S. Paulo – A Igreja do Largo de Santa Cecília, no centro de S. Paulo, deverá ficar lotada neste sábado (08/05),durante a missa de 30 dias da morte do motoboy negro, Eduardo Luiz Pinheiro dos Santos. Lideranças do Movimento Negro paulista pretendem que a missa se transforme em um ato pelo fim da violência policial, que tem atingido, principalmente, pessoas negras.
A missa que está marcada para as 9h terá como concelebrante, o padre José Enes (foto), do Instituto do Negro Padre Batista. A decisão de ampliar a mobilização e transformar a missa em um ato de protesto foi tomada numa reunião na terça-feira (04/05), promovida pela Frente Parlamentar de Promoção da Igualdade Racial e Comissão dos Direitos Humanos da Assembléia Legislativa de S. Paulo.

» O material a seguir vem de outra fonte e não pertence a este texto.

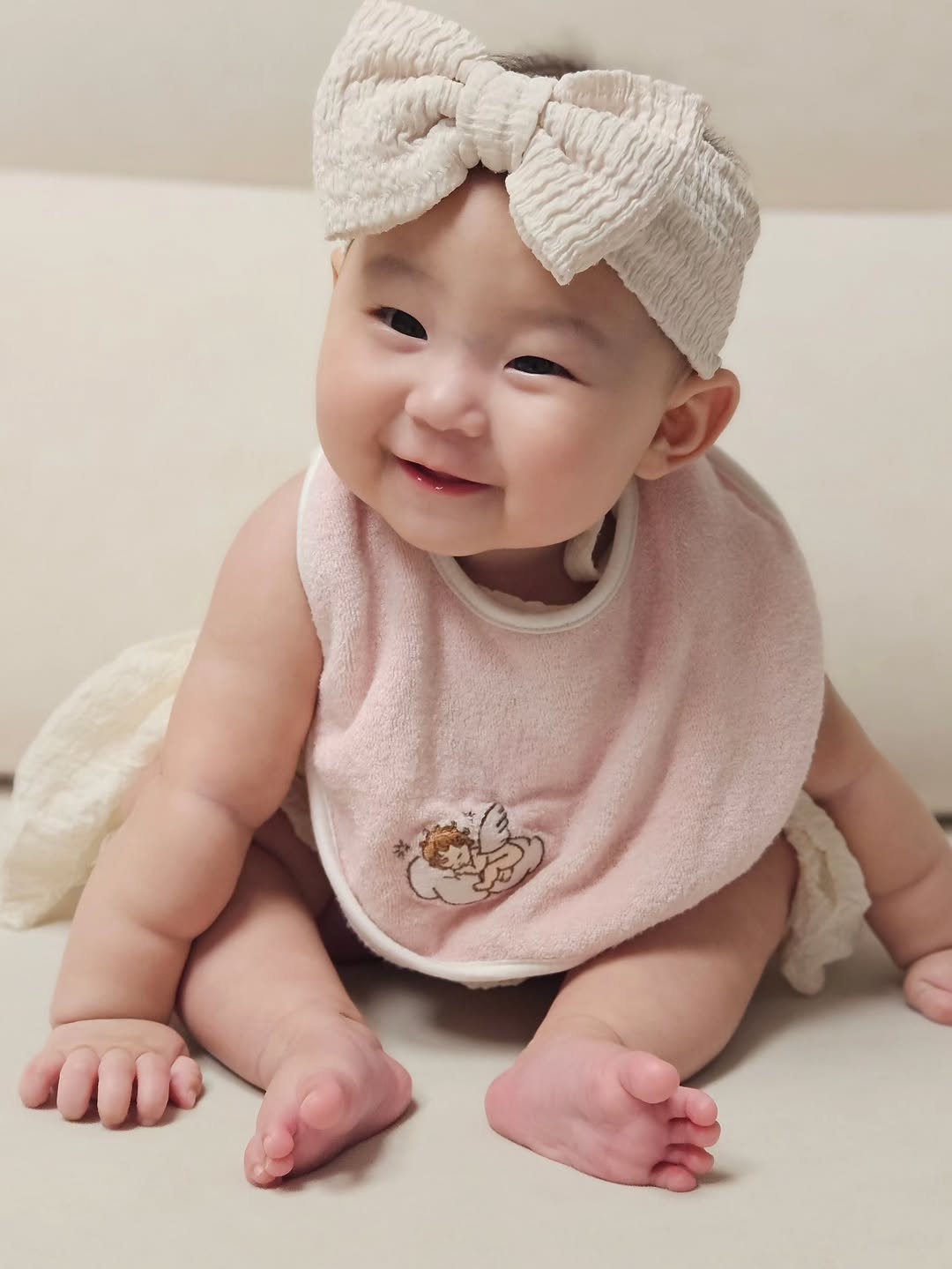@seoha_record이 올린 비리프엔젤 태그 게시물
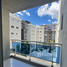 3 Habitación Apartamento en venta en Residencial Mediterraneo , Santiago De Los Caballeros, Santiago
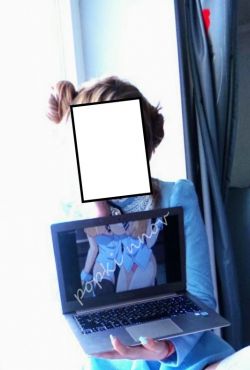 проститутка , фото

A missa foi inicialmente marcada por amigos e familiares do motoboy, morto sob tortura por policiais militares num quartel da PM na Zona Norte (veja matéria). A mãe do motoboy, a pedagoga Elza Pinheiro dos Santos, 62, anos estará presente. Ela já disse acreditar que o filho foi morto por ser negro e por ter tido uma atitude altiva ao ser abordado pela Polícia.
As lideranças negras pedem para que todos compareçam vestindo branco simbolizando o desejo de paz com Justiça.
Os assassinos do motoboy estão presos por decisão do Tribunal de Justiça Militar, porém, seus nomes continuam sendo mantidos em sigilo, atitude que foi justificada assim pela Assessoria de Comunicação da PM: “Muitas vezes, o próprio inquérito policial pode concluir pela inocência, ou ainda, falta de provas de autoria em desfavor do investigado”, afirmou o comando da corporação em Nota à Afropress.